▶ _What you should do_: Copy all of the records below word for word, changing nothing.

:: Material ::

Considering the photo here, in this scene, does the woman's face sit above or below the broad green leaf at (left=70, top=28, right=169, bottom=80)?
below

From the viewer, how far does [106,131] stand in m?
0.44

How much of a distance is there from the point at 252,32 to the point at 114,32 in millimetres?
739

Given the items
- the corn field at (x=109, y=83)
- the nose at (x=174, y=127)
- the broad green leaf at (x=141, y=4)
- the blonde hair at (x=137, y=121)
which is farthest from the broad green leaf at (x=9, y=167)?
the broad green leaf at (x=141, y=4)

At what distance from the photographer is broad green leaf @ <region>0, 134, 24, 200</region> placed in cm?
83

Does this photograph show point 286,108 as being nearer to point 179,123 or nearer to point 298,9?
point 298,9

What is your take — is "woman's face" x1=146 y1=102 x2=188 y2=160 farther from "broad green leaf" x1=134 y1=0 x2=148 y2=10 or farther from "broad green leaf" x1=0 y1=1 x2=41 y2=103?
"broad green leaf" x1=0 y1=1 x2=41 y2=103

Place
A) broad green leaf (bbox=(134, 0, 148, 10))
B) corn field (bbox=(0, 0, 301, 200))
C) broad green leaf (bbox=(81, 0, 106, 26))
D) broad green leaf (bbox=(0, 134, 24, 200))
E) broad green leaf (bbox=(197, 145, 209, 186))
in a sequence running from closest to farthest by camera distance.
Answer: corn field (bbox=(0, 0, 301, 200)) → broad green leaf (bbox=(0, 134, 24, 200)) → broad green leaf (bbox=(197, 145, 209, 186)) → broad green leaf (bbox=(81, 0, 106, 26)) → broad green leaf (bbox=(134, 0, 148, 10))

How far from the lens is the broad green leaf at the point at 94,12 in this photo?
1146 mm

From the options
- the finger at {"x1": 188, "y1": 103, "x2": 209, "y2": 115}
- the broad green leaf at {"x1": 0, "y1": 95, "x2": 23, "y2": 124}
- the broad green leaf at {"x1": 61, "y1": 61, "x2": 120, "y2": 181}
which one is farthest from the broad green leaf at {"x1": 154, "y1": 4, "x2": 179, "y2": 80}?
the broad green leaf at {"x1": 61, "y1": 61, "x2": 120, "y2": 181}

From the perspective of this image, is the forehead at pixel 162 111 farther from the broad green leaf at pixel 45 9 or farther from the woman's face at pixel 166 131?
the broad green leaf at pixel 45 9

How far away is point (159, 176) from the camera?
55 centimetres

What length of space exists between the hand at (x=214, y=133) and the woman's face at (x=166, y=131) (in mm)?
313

:::

▶ _The solution_:
Considering the photo here, in this scene, does the woman's face sit above or below the broad green leaf at (left=70, top=28, right=169, bottom=80)?
below

From the viewer, how far does [106,131] stand in m?
0.44

How much of a distance is there from the point at 252,32 to the point at 114,32 in millimetres?
739

Given the items
- the corn field at (x=109, y=83)
- the nose at (x=174, y=127)
- the broad green leaf at (x=141, y=4)
- the blonde hair at (x=137, y=121)
which is farthest from the broad green leaf at (x=9, y=167)?
the broad green leaf at (x=141, y=4)

At what distance from the photographer is broad green leaf @ <region>0, 134, 24, 200</region> placed in cm?
83

Does this photograph show point 286,108 as being nearer to point 179,123 or nearer to point 298,9?
point 298,9

What is your take — is "woman's face" x1=146 y1=102 x2=188 y2=160 farther from "broad green leaf" x1=134 y1=0 x2=148 y2=10 or farther from "broad green leaf" x1=0 y1=1 x2=41 y2=103?
"broad green leaf" x1=0 y1=1 x2=41 y2=103

Place
A) broad green leaf (bbox=(134, 0, 148, 10))
B) corn field (bbox=(0, 0, 301, 200))
C) broad green leaf (bbox=(81, 0, 106, 26))
D) broad green leaf (bbox=(0, 134, 24, 200))
E) broad green leaf (bbox=(197, 145, 209, 186))
in a sequence running from closest to farthest by camera distance.
Answer: corn field (bbox=(0, 0, 301, 200)) → broad green leaf (bbox=(0, 134, 24, 200)) → broad green leaf (bbox=(197, 145, 209, 186)) → broad green leaf (bbox=(81, 0, 106, 26)) → broad green leaf (bbox=(134, 0, 148, 10))

How far from the lens is the broad green leaf at the point at 94,12 in this photo?
1146 mm

From the options
- the finger at {"x1": 188, "y1": 103, "x2": 209, "y2": 115}
- the broad green leaf at {"x1": 0, "y1": 95, "x2": 23, "y2": 124}
- the broad green leaf at {"x1": 61, "y1": 61, "x2": 120, "y2": 181}
which one is farthest from the broad green leaf at {"x1": 154, "y1": 4, "x2": 179, "y2": 80}?
the broad green leaf at {"x1": 61, "y1": 61, "x2": 120, "y2": 181}

From the perspective of this image, is the forehead at pixel 162 111 farther from the broad green leaf at pixel 45 9 or farther from the woman's face at pixel 166 131?
the broad green leaf at pixel 45 9

How far away is point (159, 176) from the camera?
55 centimetres

What length of space exists between the hand at (x=214, y=133) and the woman's face at (x=166, y=131) (in mm)?
313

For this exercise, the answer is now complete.